(Crawled caption data)

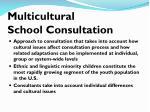 multicultural school consultation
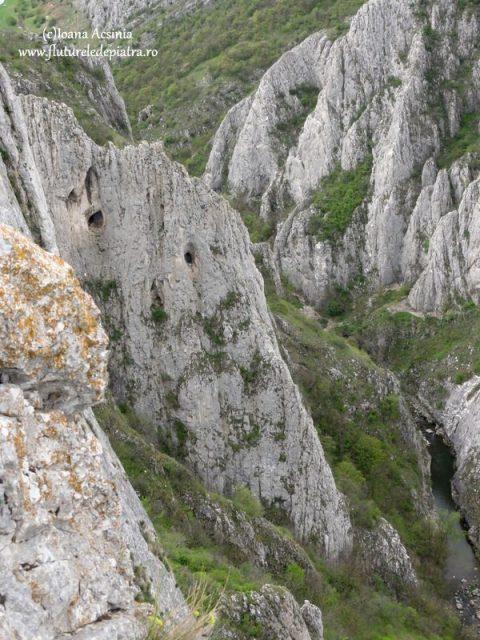 alpinis cheile turzii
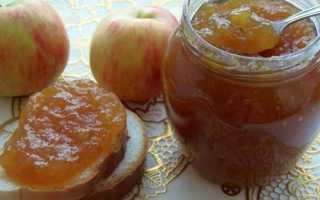 Повидло з яблук в домашніх умовах — рецепти приготування в мультиварці, через м'ясорубку, в духовці, відео
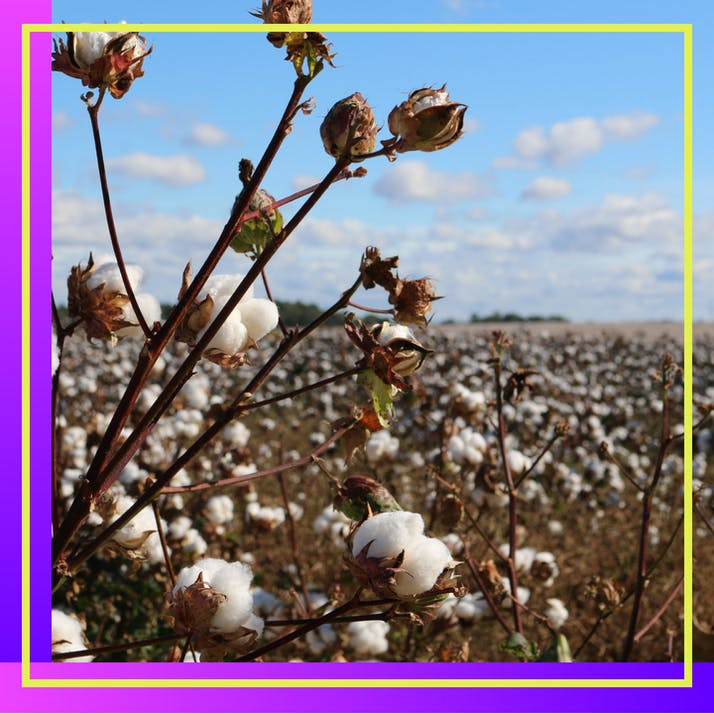 Cotton Is Stained by Slavery's Legacy—So I Threw Out My Cotton Clothes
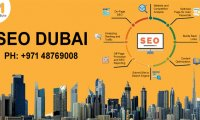 Invest in the SEO Dubai agency for better business results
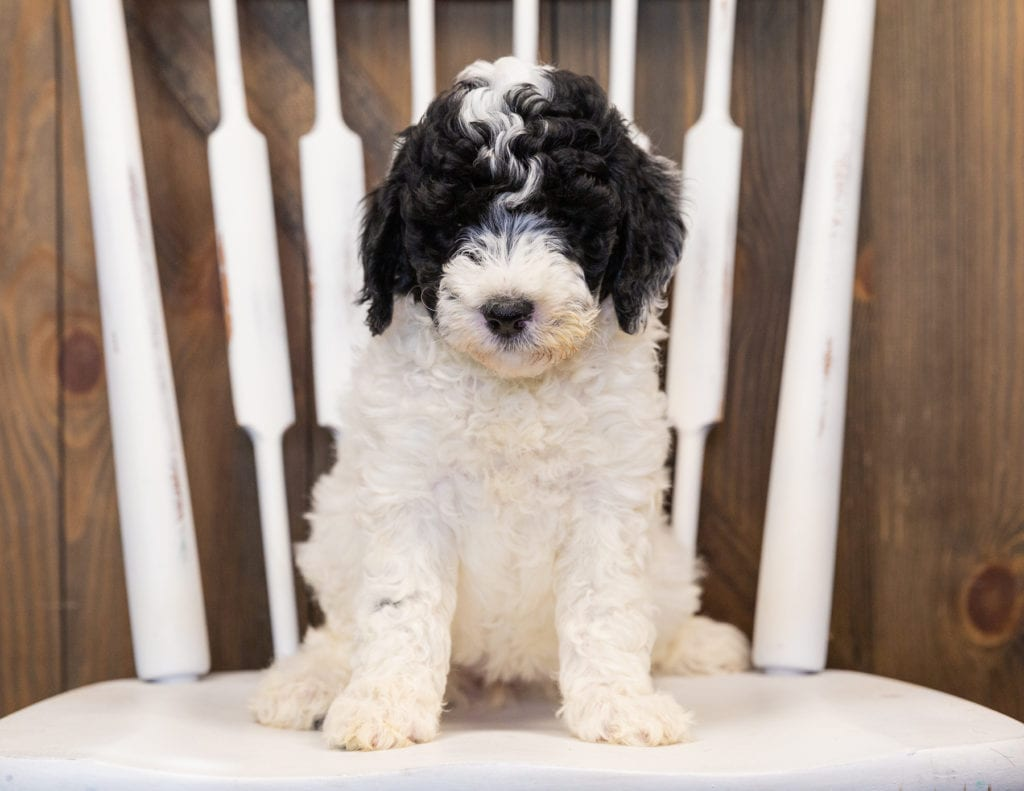 Hilda came from Paris and Indy's litter of F1B Sheepadoodles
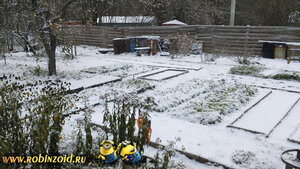 огород под снегом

**Assignment**
Please print the data above in its entirety, exactly, but without any picture.

**The answer**
 multicultural school consultation
 alpinis cheile turzii
 Повидло з яблук в домашніх умовах — рецепти приготування в мультиварці, через м'ясорубку, в духовці, відео
 Cotton Is Stained by Slavery's Legacy—So I Threw Out My Cotton Clothes
 Invest in the SEO Dubai agency for better business results
 Hilda came from Paris and Indy's litter of F1B Sheepadoodles
 огород под снегом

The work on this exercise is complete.